Power-reduction details determine a chip's overall power …

June 22nd, 2008

Although many power-reduction methods have been standardized for WLANs and Bluetooth, the way a wireless chip implements these techniques has a profound effect on power consumption in real-world applications.
For example, shortening the time needed to go into standby mode achieves better results than reducing the amount of power consumed in standby mode. Increasing data rates can also achieve significant power reductions.
Power relationships such as these are explored in this article—the second in a two-part series on power-reduction methods for wireless devices. The first article in the series provided an overview of device operating modes and the power-saving protocols available in today’s wireless standards.
To read Part 1:
System behavior and host interaction
Beyond protocol-based power savings, several additional methods can save power equally well for Bluetooth or WLAN systems:
Quick wakeup and return to sleep
System and host interaction
These methods look at the entire host system and involve interactions between a wireless chip and its host.

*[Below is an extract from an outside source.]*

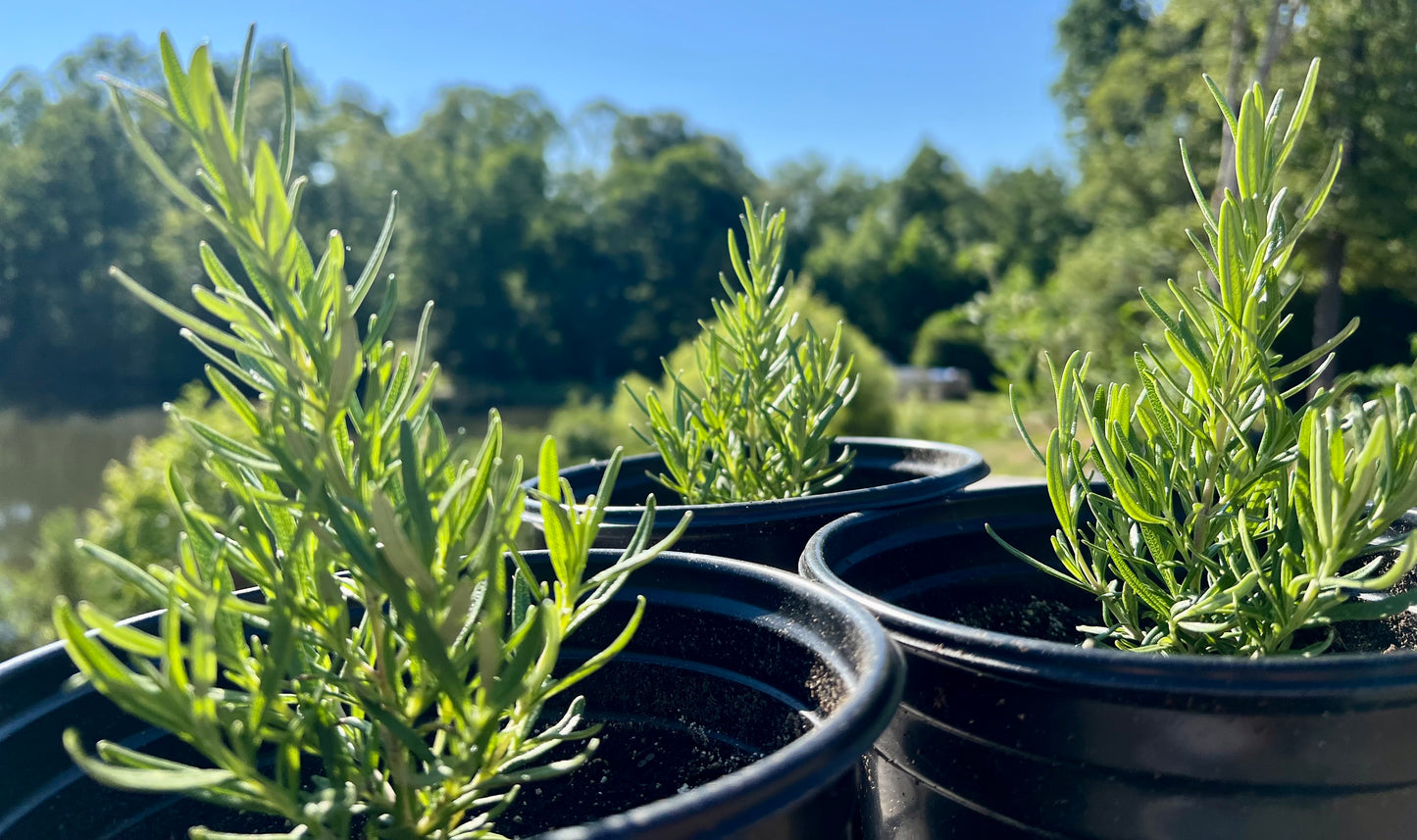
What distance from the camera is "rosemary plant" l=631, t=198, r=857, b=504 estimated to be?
53.9 inches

As Table 1 shows, high data rates can save power. This idea is somewhat counterintuitive because higher data rates usually increase a device’s instantaneous power consumption while actively transmitting and receiving.
Table 1: Effect of Data Rate on Power Consumption.
The truth is that radios have a large amount of power-consumption overhead that is independent of the data rate. The synthesizer, low-noise amplifier (LNA), mixers, filters, and other components have to be on for transmitting and receiving independent of the data rate. That power consumption is a fixed overhead.
The increase in the power of the ADC and digital processing to support higher data rates is actually fairly modest. For most wireless systems, scaling the data rate up and down does not significantly change the average power consumption while in active transmit-and-receive mode.
However, the protocols allow the radio to enter an order-of-magnitude, lower-power sleep mode as soon as data has been transferred. So when moving a file or sending data for VoIP or video, the system can spend more of its time in sleep if the data rate is high.